I thought of that recently as the Cliven Bundy story dragged into its fourth week, and it became increasingly clear that we live in two Americas, with two very different realities.
In one reality, Bundy is a welfare cowboy who for two decades has socialized the cost of his ranching outfit by refusing to pay grazing fees while using property owned by the United States of America. In the other reality, he’s a hero for standing up to an agency of the government. In one reality, Bundy says he doesn’t recognize the federal government as even existing; in the other, he rides a horse with a copy of the U.S. Constitution in his pocket, waving an American flag.
In one reality, the Bureau of Land Management is a group of American citizens working to preserve and protect commonly held land for all Americans. In the other, they are agents of an occupying foreign power, bent on destroying ranching operations so we all have to eat kale salad for dinner, just as first lady Michelle Obama intended.
In one reality, American citizens follow the laws their representatives pass for the common good. In another, U.S. Sen. Dean Heller says American citizens who rallied to Bundy’s cause with guns at the ready and say they’re willing to bear arms against their own government are “patriots.”
But it’s not just in rural Nevada that the divide between the realities is growing ever wider. It’s happening across the country.
In one reality, the Federal Emergency Management Agency employs the people who are supposed to come help you after a natural disaster, such as a hurricane, a flood or a tornado. In the other, they’re the guys responsible for running the secret re-education camps and directing the blue-helmeted United Nations troops and their dark olive (not black, that’s a myth) helicopters to the locations from which they’ll occupy America.
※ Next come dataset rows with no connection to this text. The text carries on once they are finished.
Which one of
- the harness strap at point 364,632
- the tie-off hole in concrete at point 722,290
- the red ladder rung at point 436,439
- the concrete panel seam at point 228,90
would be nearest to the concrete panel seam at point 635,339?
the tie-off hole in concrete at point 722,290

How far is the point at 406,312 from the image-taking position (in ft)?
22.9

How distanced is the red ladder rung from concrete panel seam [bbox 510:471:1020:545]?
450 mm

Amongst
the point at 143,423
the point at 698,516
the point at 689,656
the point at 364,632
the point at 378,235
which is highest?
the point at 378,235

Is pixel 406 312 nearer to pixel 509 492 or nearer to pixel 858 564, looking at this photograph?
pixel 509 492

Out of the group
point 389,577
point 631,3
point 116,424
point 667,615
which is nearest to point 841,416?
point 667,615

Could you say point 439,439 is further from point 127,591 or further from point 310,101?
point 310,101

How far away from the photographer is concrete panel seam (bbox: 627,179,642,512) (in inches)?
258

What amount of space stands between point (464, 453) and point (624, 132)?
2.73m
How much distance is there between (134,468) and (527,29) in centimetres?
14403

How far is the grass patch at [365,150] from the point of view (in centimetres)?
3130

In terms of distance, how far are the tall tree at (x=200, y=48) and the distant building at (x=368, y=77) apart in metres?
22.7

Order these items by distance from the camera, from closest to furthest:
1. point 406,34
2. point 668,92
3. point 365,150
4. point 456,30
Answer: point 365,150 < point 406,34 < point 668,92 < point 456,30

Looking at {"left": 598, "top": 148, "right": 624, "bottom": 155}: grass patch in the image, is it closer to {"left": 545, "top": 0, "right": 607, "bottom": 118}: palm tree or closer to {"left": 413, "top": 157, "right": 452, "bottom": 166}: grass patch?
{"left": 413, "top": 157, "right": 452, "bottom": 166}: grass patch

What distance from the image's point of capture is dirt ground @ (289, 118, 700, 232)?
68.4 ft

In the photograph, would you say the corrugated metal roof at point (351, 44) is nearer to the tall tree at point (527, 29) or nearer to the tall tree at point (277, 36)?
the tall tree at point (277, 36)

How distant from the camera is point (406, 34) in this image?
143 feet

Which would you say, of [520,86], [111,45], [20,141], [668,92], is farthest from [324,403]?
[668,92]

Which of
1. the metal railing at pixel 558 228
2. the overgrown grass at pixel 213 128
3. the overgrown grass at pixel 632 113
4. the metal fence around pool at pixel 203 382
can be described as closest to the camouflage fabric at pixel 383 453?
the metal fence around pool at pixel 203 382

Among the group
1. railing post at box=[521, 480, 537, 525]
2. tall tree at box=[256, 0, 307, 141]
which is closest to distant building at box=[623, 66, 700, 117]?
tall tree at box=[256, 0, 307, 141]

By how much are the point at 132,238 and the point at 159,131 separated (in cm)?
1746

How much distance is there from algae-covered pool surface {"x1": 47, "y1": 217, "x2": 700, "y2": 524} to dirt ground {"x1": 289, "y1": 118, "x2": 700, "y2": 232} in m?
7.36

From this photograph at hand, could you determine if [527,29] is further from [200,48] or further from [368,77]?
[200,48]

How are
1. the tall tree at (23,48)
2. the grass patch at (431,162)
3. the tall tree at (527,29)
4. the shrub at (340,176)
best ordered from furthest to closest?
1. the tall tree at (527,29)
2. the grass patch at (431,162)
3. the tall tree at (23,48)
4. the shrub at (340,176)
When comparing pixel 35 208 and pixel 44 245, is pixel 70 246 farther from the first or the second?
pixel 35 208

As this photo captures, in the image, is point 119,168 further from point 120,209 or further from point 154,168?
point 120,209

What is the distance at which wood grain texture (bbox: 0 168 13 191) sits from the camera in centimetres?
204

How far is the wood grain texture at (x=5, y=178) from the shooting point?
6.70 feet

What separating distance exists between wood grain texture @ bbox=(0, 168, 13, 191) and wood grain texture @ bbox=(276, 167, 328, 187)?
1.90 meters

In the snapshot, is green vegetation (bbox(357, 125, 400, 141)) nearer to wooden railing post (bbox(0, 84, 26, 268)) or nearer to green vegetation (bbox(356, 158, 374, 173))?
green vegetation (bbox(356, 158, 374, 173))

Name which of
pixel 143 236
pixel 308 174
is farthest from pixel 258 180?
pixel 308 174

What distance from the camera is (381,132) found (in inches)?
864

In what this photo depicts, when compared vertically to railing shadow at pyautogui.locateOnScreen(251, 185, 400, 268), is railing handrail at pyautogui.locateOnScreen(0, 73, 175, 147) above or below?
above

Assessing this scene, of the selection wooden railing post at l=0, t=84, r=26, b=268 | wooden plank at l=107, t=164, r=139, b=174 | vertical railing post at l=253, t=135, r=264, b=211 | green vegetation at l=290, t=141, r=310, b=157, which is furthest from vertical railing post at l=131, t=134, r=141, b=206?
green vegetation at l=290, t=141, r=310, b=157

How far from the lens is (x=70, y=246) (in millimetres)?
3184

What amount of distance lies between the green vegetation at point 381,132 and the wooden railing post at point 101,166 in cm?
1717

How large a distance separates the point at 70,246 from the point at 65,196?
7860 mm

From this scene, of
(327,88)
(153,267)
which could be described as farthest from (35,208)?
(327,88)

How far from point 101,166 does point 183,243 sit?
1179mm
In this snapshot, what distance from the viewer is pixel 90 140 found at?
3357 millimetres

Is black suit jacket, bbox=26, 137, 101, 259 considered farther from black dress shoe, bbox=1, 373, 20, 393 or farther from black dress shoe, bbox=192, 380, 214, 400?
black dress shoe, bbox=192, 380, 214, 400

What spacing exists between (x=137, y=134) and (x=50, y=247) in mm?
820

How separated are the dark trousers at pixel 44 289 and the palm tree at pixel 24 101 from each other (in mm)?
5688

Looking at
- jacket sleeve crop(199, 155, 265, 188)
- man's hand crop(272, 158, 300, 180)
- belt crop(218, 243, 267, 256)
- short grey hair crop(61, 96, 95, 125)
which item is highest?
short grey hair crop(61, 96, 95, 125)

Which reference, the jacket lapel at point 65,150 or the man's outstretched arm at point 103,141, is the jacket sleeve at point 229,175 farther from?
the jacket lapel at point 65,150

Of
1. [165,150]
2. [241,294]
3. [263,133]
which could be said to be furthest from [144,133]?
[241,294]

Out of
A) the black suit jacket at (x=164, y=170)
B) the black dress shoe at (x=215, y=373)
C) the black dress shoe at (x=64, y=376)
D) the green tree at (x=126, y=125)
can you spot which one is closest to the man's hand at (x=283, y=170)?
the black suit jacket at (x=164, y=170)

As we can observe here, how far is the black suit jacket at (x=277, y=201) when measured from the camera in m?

In one reality, the Environmental Protection Agency is the government entity created by Republican President Richard Nixon to ensure clean air, water and land. In the other reality, it’s an anti-corporate behemoth used to oppress hard-working businessmen who simply want to burn carbon fuels to run the machinery of capitalism unfettered by anti-pollution rules or, in some cases, a conscience.
In one reality, climate change is a very real threat to the future of human life on Earth, and something we need to work to avoid. In the other, it’s a massive global hoax designed to get us all to live in thatched-roof hovels with dirt floors, and no indoor plumbing, with more kale salads for dinner.
In one reality, Barack Obama is the duly elected president of the United States. In the other, he’s a Kenyan-born socialist designed to turn America from the halcyon days of its freedom-loving past to a giant collective working to advance the common good.
In one reality, the Constitution is a pretty wise reminder to be skeptical of human nature, divide the powers of government and keep watch over its officials, but a document whose principles can be applied to changing circumstances and new technology. In the other, it’s an unchanging manifesto that must always be understood and interpreted with the mindset of 1787 colonial America, regardless of the progress of science or society.
More and more, the first reality is at war with the second. And, as the greatest Republican president once reminded us, borrowing a quote from an even greater leader, “A house divided against itself cannot stand.”